The Inter-Integrated Circuit bus (I2C) is a versatile bus standard that is flexible, convenient, and high performing. Designed to operate up to 100 kbit/s when first introduced, the specification has introduced successive new modes that now give designers a choice of standard mode (SM) (100 kbit/s), fast mode (FM) at 400 kbit/s, fast mode plus (FM+) at 1 Mbit/s, and high speed 3.4 Mbit/s operation.
The I2C bus comprises only two connections – data (SDA) and clock (SCL). This is an attractive feature that saves IC pins and PCB space compared to other standards, particularly parallel buses. Its flexibility comes from the fact that only two nets are required to successfully connect many controller and peripheral (target) devices.
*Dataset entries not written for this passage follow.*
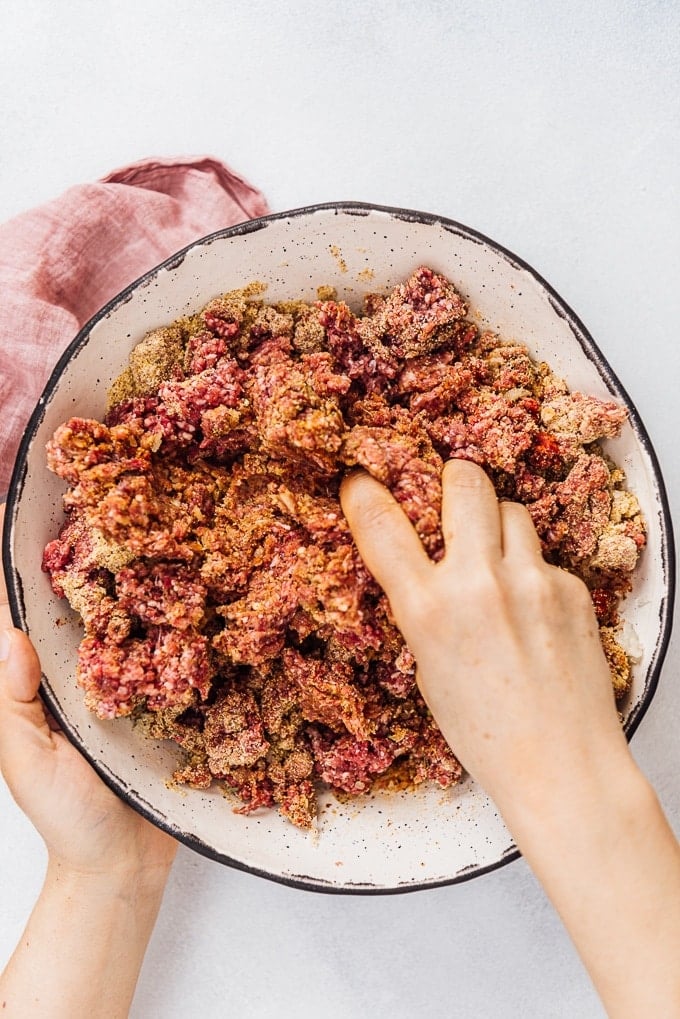 Hands mixing Turkish kofta ingredients in a ceramic bowl.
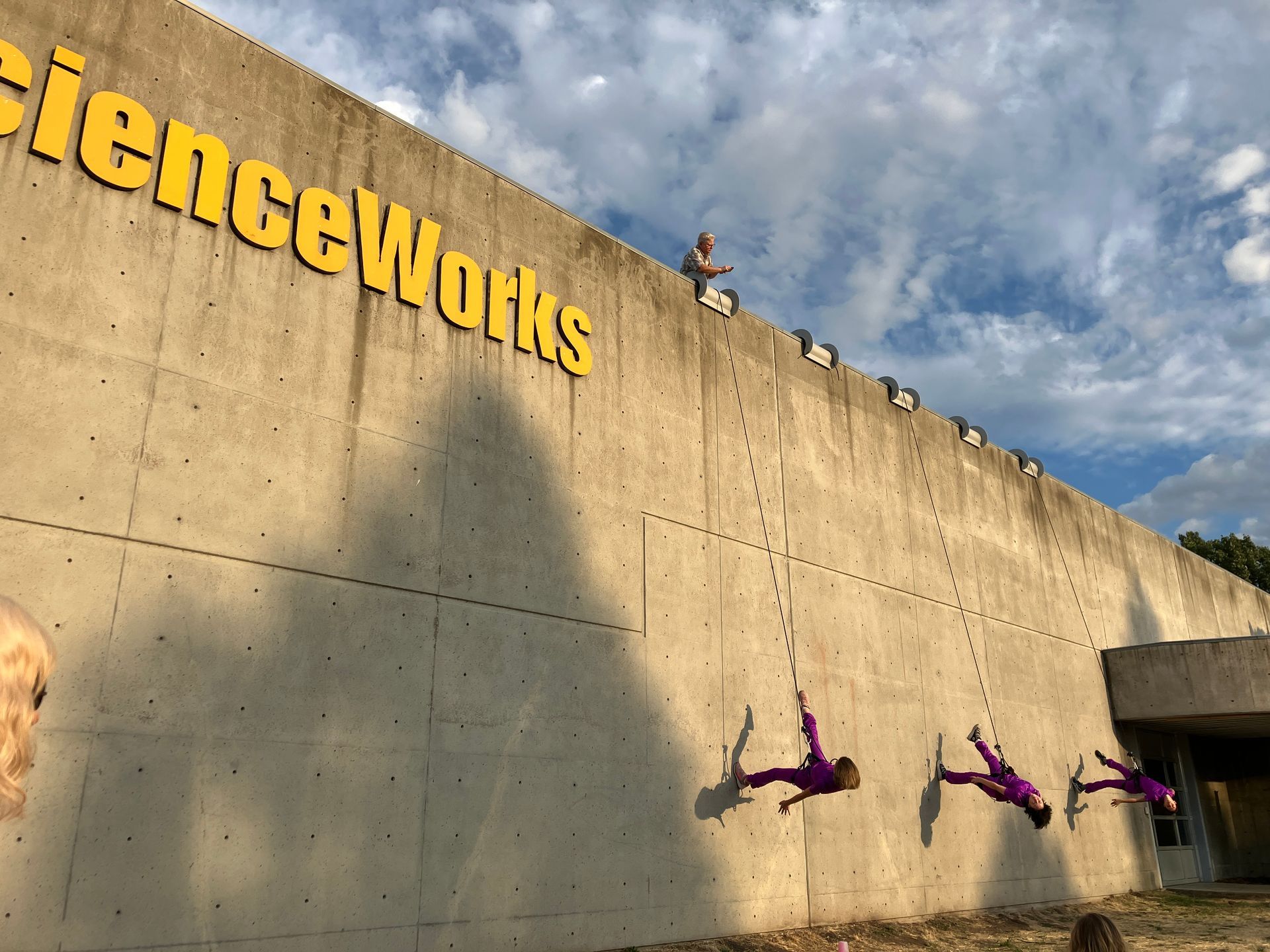 People in purple jumpsuits rappel down the exterior concrete wall of a building labeled 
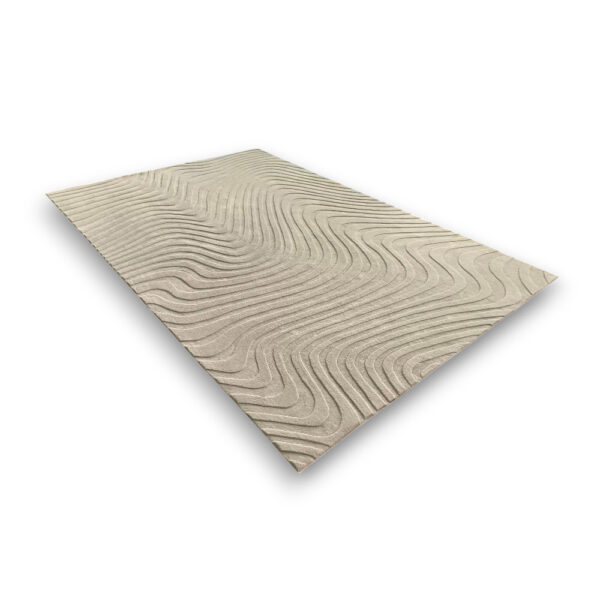 Custom hand-tufted rectangular rug with flowing concentric line pattern in cream and taupe tones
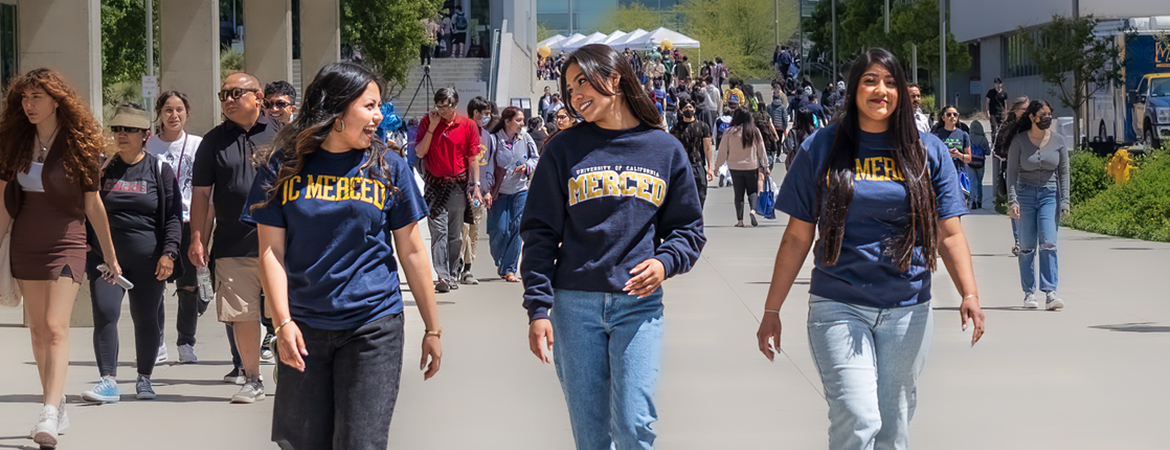 Three students wearing UC Merced shirts in the center of the frame walking in the middle of the busy UC Merced campus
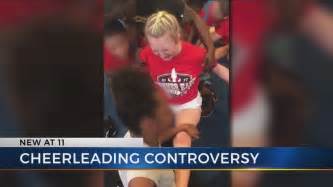 local cheerleaders react to video showing girls forced into splits youtube
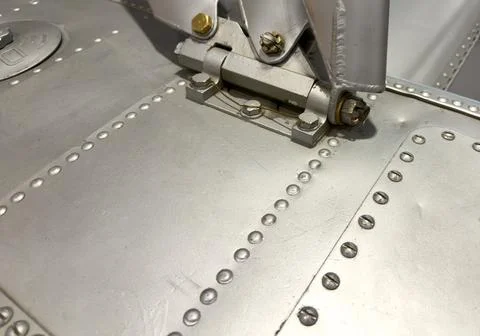 Close-up of silver metal machine with rivets, bolts and hinges Stock Photos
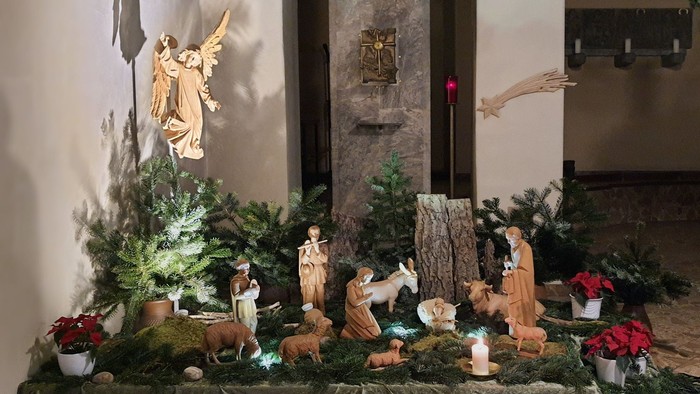 Eine Weihnachtskrippe mit Figuren und Deko in einem Raum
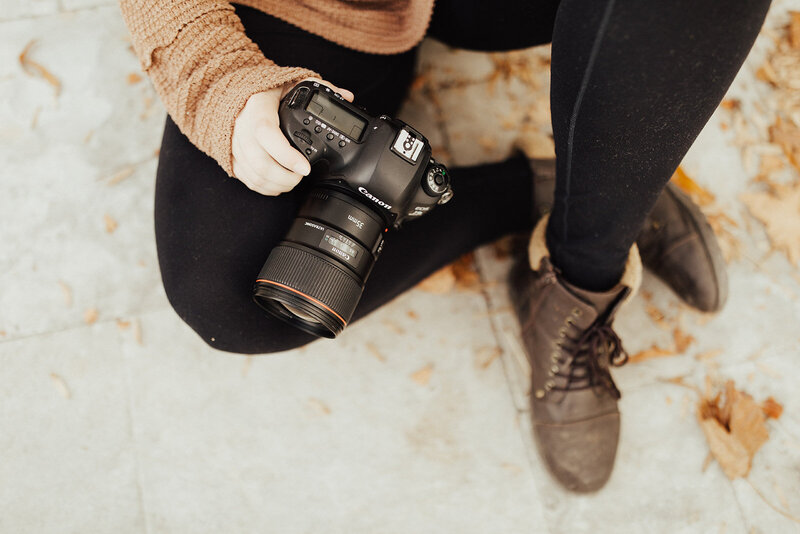 photographer wearing boots holding camera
This is accomplished through the open-drain topology of the SDA and SCL lines. This allows the bus to be pulled down, usually to ground, or released to be pulled up to the power rail by a pull-up resistor. Thus, a single data line can be used for bidirectional data flow, avoiding communication conflicts, by preventing any device from forcing a high on the line. If a controller transmits a high while another device is pulling the same line low, it can detect that the bus is already in use and halt communication.
An 8-bit space is provided for addressing connected devices. One bit is used to describe whether the transmission is intended to read from or write to the addressed device. The resulting 7-bit address space theoretically allows up to 128, however in reality 16 bytes are reserved, leaving a maximum of 112 controller or target devices to connect to the same system bus. Bus capacitance is typically limited at 400 pF for I2C modes.
Although many peripheral (target) devices live in this space, there is one important device that helps manage complex systems, and that is the GPIO expander. This device enables designers to add flexibility to their system by leveraging the added I/O channels to drive many different functions, some listed in the figure below (Figure 1). Such functions can include LED light indicators, switch control, digital read capability, and retrieving device feedback signals such as power good or alarms.
The modularity produced by the inclusion of the device also enable minimal changes across designs. The only important aspect is to ensure the correct connection of the I2C nets, SCL and SDA. As layout around MCUs or controllers get denser adding to layout complexity, remote GPIO devices reduce these layout challenges by reducing I/O net count away from the controller device and closer to the target devices. Increasing I/O channel count also allows the user to choose a better and cost competitive embedded controller with lower I/O channel count.
Nexperia is introducing the latest in GPIO expanders: the NCA95XX family that comprises three ICs, each of which provides 16 GPIO pins arranged as two 8-bit ports. Additional NCA95XX devices can be connected to the I2C bus, and thus to the main controller, to provide further GPIO expansion if required (Figure 1).
Nexperia’s NCA9555 expander integrates a 100kΩ pull-up on each IO port, which saves connecting external resistors hence reducing both circuit footprint and the bill of materials. On the other hand, each pull-up dissipates power continuously, even when the channel is unused. In practice, this may challenge the system power budget and lead to more frequent battery exchange or recharging.
An alternative is the NCA9535, which has no integrated pull-ups. Although this saves unnecessary power dissipation, external pull-ups must be connected to ensure default state during power up. The NCA9539 is also available, with no integrated pull-ups and an active-low reset pin.
To give designers the best of both worlds, Nexperia has added the NCA9595. This device integrates switchable pull-ups that are individually addressed through two additional I2C registers. Thus, pull-ups are enabled by default at power up and can be disabled when needed while avoiding power dissipation in unused channels. The NCA95XX Evaluation Board (EVB) accelerates development and comes with a software GUI that eases interaction by automatically connecting to the EVB and displaying the device registers and port status.
With a choice of configurations and convenient evaluation board, this expander family offers flexibility and ease of use and provides a fast and cost-effective solution for adding more GPIOs to a system.